Technique: Root Cause Tracing

Concept: Bugs are rarely where they explode. The explosion (Stack Trace) is just where the bad data finally violated a constraint.

The Protocol

Do not fix the line in the stack trace yet. Follow the data upstream.

Step 1: Identify the "Contraband"

What specific value caused the crash?

  • Example: A null user ID.
  • Example: An empty string "" where a date was expected.
  • Example: A value of -1 in a price field.

Step 2: The Upstream Walk (The "5 Whys")

Open your IDE. Use "Find Usages" or "Call Hierarchy."

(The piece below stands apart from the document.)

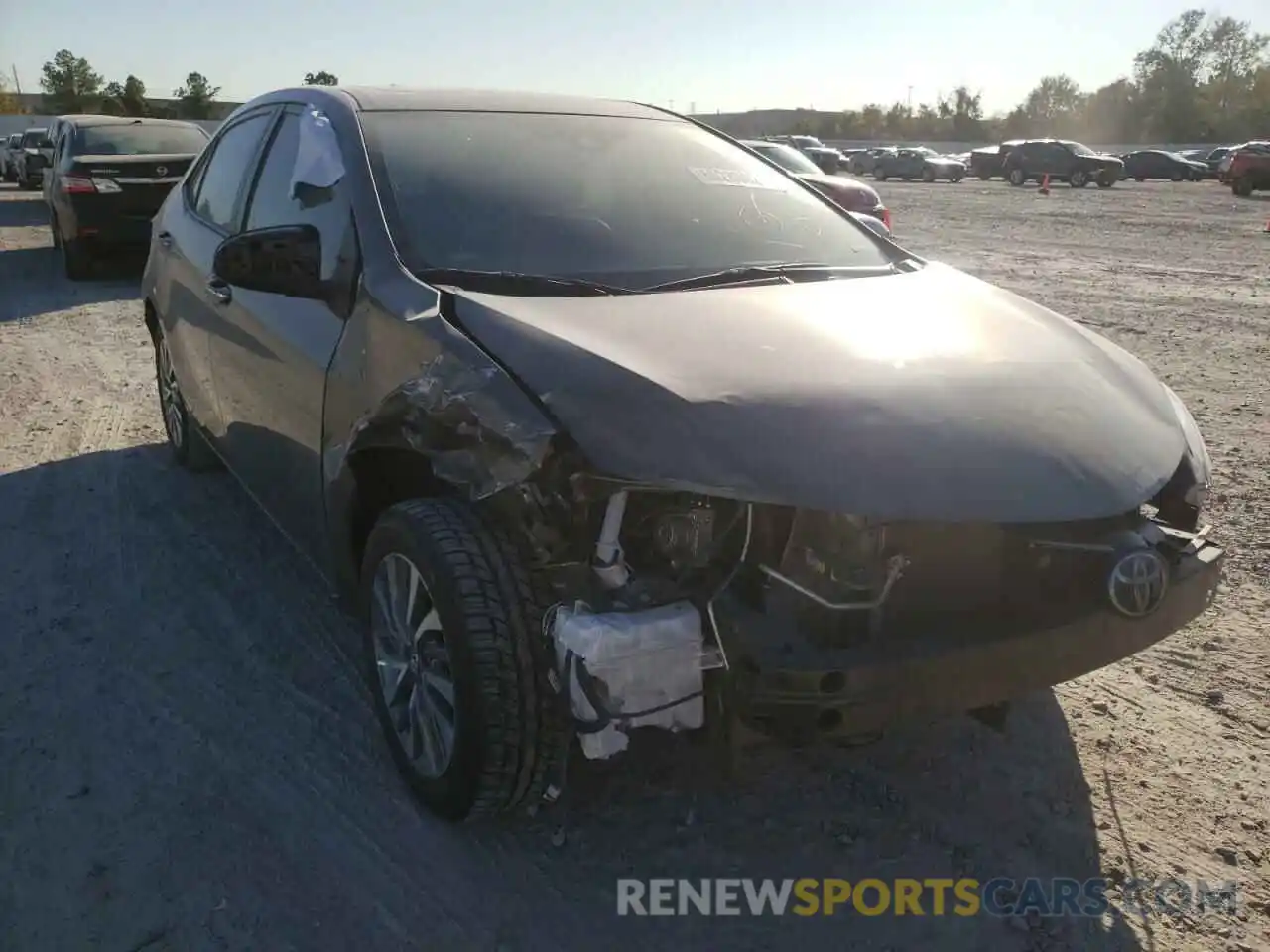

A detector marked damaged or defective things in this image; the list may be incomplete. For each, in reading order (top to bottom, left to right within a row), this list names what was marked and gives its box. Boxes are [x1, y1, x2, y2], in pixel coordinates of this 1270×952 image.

dent on hood [345, 350, 554, 500]
damaged car [139, 85, 1218, 822]
broken headlight [1163, 386, 1208, 515]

  1. Level 0 (Crash Site): processPayment(user.id) -> Crashed because user.id is null.
    • Question: Who called processPayment?
  2. Level 1: CheckoutService.submitOrder called it.
    • Question: Where did CheckoutService get the user object?
  3. Level 2: It was passed in from SessionManager.getCurrentUser().
    • Question: Why did SessionManager return a user object with a null ID?
  4. Level 3: SessionManager hydrated it from the Redis Cache.
    • Question: Why is the data in Redis corrupt?
  5. Level 4 (Root Cause): The LoginHandler wrote the user to Redis before the database generated the ID.

Step 3: Verify the Origin

  • Hypothesis: The bug is in LoginHandler (Level 4), not processPayment (Level 0).
  • Test: Fix the LoginHandler ordering.
  • Result: The crash at Level 0 disappears because the data is now correct.

Common Traps

  • The "Null Check" Trap: Adding if (user.id == null) return; at Level 0 fixes the crash, but it creates a "Zombie Order" (an order that fails silently). Do not do this.
  • The "Sanitizer" Trap: Cleaning the string at Level 1 hides the fact that the database at Level 5 is corrupt.

Rule: Fix the data generation, not the data consumption.